Store numbers: 71
Staff: 2,100
Turnover: £147m
Sales growth year-on-year: 69%
Type of operation: Groceries and non-food discounter

Simon Arora is a fast mover. In just three years, the chief executive of thriving Lancashire discounter B&M Retail has masterminded his company's ascent up the ranks of The Grocer Top 50 list by negotiating bulk orders of surplus factory stock and snapping up the properties of struggling retailers.

B&M - originally known as Bargain Madness - recorded a hefty 69% sales growth to £147m last year and increased its number of stores from 38 to 71. It also posted year-on-year profit growth of 278% last year and climbed from 12th to sixth in the Top 50 ranks. And the company has big aspirations for the year, with turnover predicted to soar to £210m.

Although B&M has been operating since 1976, it is only since brothers Simon and Bobby Arora bought the then 21-store chain in January 2005 that business has started to seriously pick up. So how has it achieved such rapid growth in such a short time?

A willingness to quickly seize opportunities - and properties - is a top priority in Arora's business strategy and he credits the chain's rapid expansion to this dynamic acquisition mentality. “The current economic climate is creating more site acquisition opportunities as other retailers hold back on expansion,” he says.

As well as using retained agents to spot new site opportunities, B&M has also acquired individual sites from retailers who have left the business. Last October, it snapped up eight former Kwik Save stores in the north-east and it expects to acquire 15 more stores by the end of the year. “We offer a great opportunity for independents to exit their business, achieving a good price for fixtures and fittings, and protecting the employment rights of staff,” Arora says.

B&M's estate is scattered across the north-west of England, with stores ranging in size from 7,000 sq ft to 17,000 sq ft, and this is where it intends to stay in the short term. Its acquisition focus will continue to be on properties within four hours' drive of Lancashire, where it is based, says Arora. Such rapid expansion will be helped, certainly in the short term, by the record food inflation hitting the industry. The discounter's ability to provide cheap prices and a wide and continuously updated range of stock appeals to the growing ranks of price-conscious shoppers.

B&M's outlets generally stock a mix of 70% groceries and 30% non-food, including electrical goods and garden furniture. Rock-bottom prices for household branded groceries and non-food have led to a 12% rise in footfall over the past year, says Arora. As far as non-food goes, B&M has exclusive sourcing arrangements with Chinese suppliers.

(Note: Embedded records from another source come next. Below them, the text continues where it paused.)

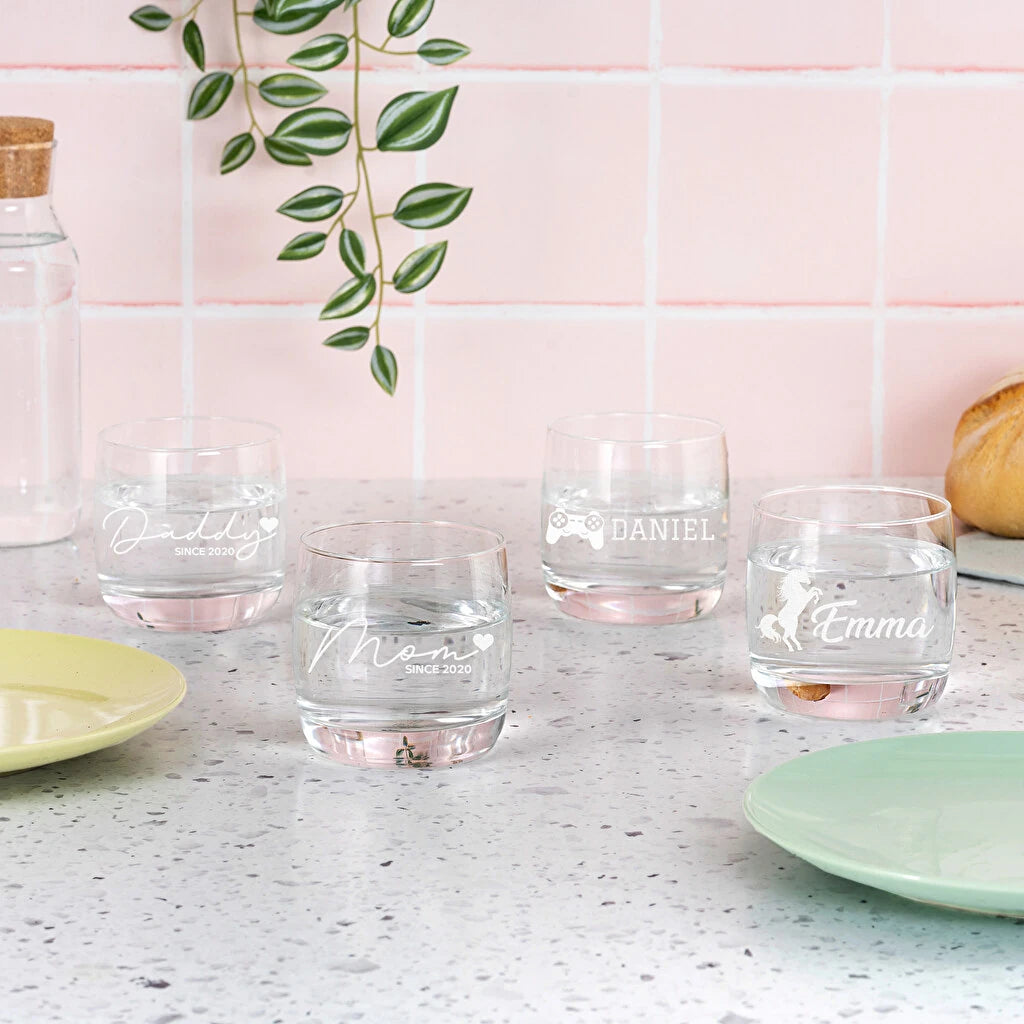 Pack de 4 Vasos de agua de cristal de 31 cl con grabado personalizado. Resistentes, ecológicos y aptos para lavavajillas, ideal para uso diario.
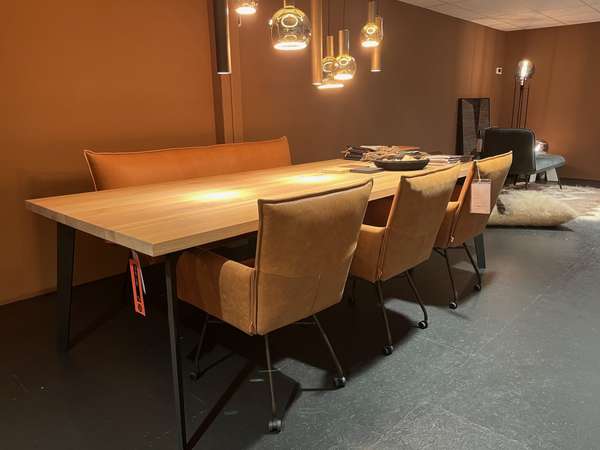 Nouvion Jess eettafel - 260x110 met Vidar eetbank en Sanne eetkamerstoel (set van 3) - Materiaal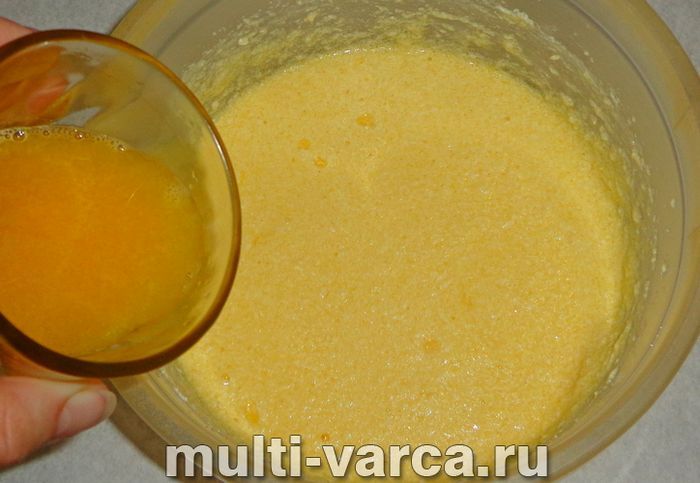 Апельсиновий кекс у мультиварці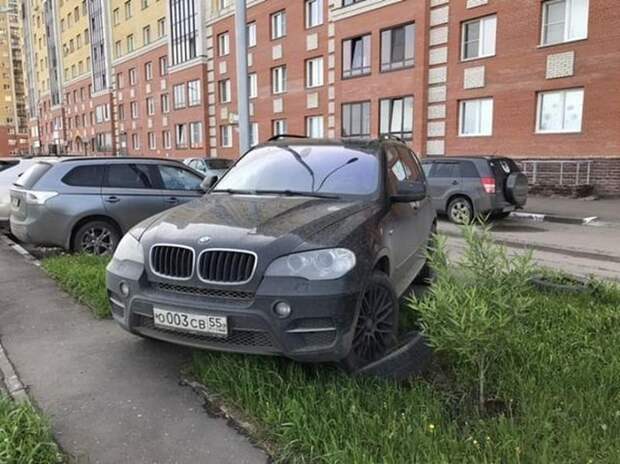 Наказание автохама из Омска законным способом bmw, авто, автоместь, автохам, газон, парковка, тротуар, эвакуатор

Yet Arora says it is the company's flexible stock-buying strategy with branded grocery that gives it the real edge. “We hold open days every Tuesday when wholesalers of branded grocery goods can see our buyers without an appointment and we keep significant warehouse capacity for quick bulk buys,” he says. “Our suppliers value our readiness to make quick decisions on surplus or dated stock. This is reflected in our low shelf prices. Because we remain on the acquisition trail, we require extra space to keep stock. So we have just extended our main warehouse from 120,000 sq ft to 520,000 sq ft to enable bulk buying on a bigger scale.”

B&M has also benefited from increased consumer confidence in discounters, according to finance director Steve Wakeman. “The enhanced profile of Aldi and Lidl coupled with their TV advertising pushes have boosted the general perception of discounters,” says Wakeman. “As shoppers become more conscious of a product's value, they are happier to shop in discounters. And the quality of bargain products has noticeably improved over the past few years.”

With 30,000 transactions across its stores each week, B&M has invested heavily in technology to drive down costs and increase margins. New electronic point-of-sale and auto-replenishment software to monitor availability has reduced out of stocks and wastage. “This is essential considering the speed at which our business has grown and the huge stocks we now keep,” says Wakeman.

Speed is of the essence for independents like B&M, says Arora. As, of course, are low prices - and that's why B&M is sitting pretty despite the credit crunch.